Whether you’ve seen Billy Elliot or are preparing to see Billy Elliot this coming weekend, hearing stories from participants in the miners’ strike will certainly enrich your experience. Rachel Naughtin, our music director for Billy Elliot, mentioned the musical to some of her students’ families and discovered that they had personal connections to the 1984-85 miners’ strike in the UK. The strike is integral to the story of Billy Elliot, and it was awesome to get in touch with people who had participated. Our first story in a series of three comes from the son of a miner in Fitzwilliam.

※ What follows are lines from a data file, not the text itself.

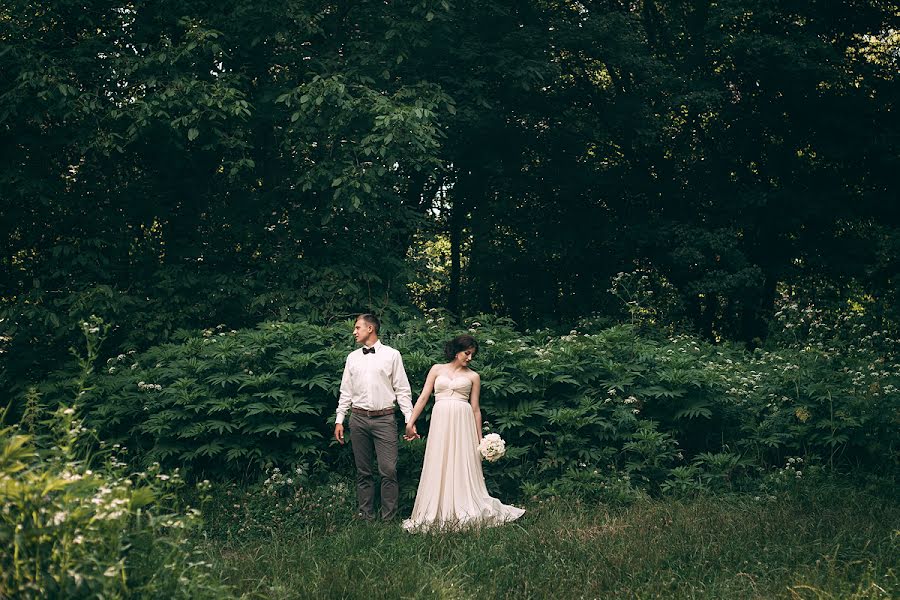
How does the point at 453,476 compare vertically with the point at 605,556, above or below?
above

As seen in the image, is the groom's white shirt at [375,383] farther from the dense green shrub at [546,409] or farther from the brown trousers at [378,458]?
the dense green shrub at [546,409]

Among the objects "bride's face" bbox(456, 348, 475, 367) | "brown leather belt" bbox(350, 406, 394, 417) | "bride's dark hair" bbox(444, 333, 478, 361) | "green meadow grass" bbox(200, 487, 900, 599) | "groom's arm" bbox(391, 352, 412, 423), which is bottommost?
"green meadow grass" bbox(200, 487, 900, 599)

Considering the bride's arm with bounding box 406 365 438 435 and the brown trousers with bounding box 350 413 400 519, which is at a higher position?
the bride's arm with bounding box 406 365 438 435

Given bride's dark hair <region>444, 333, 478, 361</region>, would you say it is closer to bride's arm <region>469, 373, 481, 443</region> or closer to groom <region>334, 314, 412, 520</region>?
bride's arm <region>469, 373, 481, 443</region>

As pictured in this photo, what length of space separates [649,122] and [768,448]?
406 inches

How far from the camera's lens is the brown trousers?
8.66m

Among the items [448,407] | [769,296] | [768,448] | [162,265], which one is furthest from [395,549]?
[769,296]

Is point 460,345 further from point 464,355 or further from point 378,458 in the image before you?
point 378,458

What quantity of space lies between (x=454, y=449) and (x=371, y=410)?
93 centimetres

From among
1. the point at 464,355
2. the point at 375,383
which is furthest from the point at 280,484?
the point at 464,355

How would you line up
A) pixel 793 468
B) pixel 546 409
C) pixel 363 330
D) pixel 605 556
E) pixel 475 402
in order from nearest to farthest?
pixel 605 556 < pixel 363 330 < pixel 475 402 < pixel 793 468 < pixel 546 409

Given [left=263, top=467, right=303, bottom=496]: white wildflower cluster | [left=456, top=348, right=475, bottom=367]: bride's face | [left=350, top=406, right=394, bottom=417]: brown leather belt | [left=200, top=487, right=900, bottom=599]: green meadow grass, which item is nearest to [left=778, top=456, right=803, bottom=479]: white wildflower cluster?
[left=200, top=487, right=900, bottom=599]: green meadow grass

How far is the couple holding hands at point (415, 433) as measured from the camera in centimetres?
865

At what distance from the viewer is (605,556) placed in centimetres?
669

“It is easy to underestimate the conditions that miners work in. My dad suffered a fractured skull down the mine when he was 50 and died never having worked again. With this background I had full sympathy for the miners’ strike and was fortunate to be involved supporting the young miners of Fitzwilliam as they fought to keep Kinsley Colliery, their pit, open, in really life scenes straight out of Billy Elliot.
It included a night time invasion of the village by teams of riot police ending with dozens of miners arrested and placed on curfew. We responded by organising a mass meeting, which ended 10 minutes before the curfew kicked in as police vans were parked outside. The meeting included speakers from the National Union of Mineworkers and a visiting South African mineworker who was given a standing ovation for their fight to improve conditions.
This led to a march of solidarity outside the court house as many of the miners were acquitted, but unfortunately a number were committed to jail. They were sent to the Victorian Armley jail where I visited them, and others, accused of the “major crime” picking potatoes from the farmer’s fields to feed their families.
In a parallel with today, the miners had to fight an avalanche of “fake news” spread by the government and the employers. At that time mass meetings took the place of today’s social media and built support for the strike.
I was proud to stand alongside the young miners and to meet their grandparents on the picket lines as they recanted stories of the 1926 general strike while keeping warm in front of winter fires. The young miners fought to keep their pits open and the communities alive. As the son of a miner, that was enough for me.”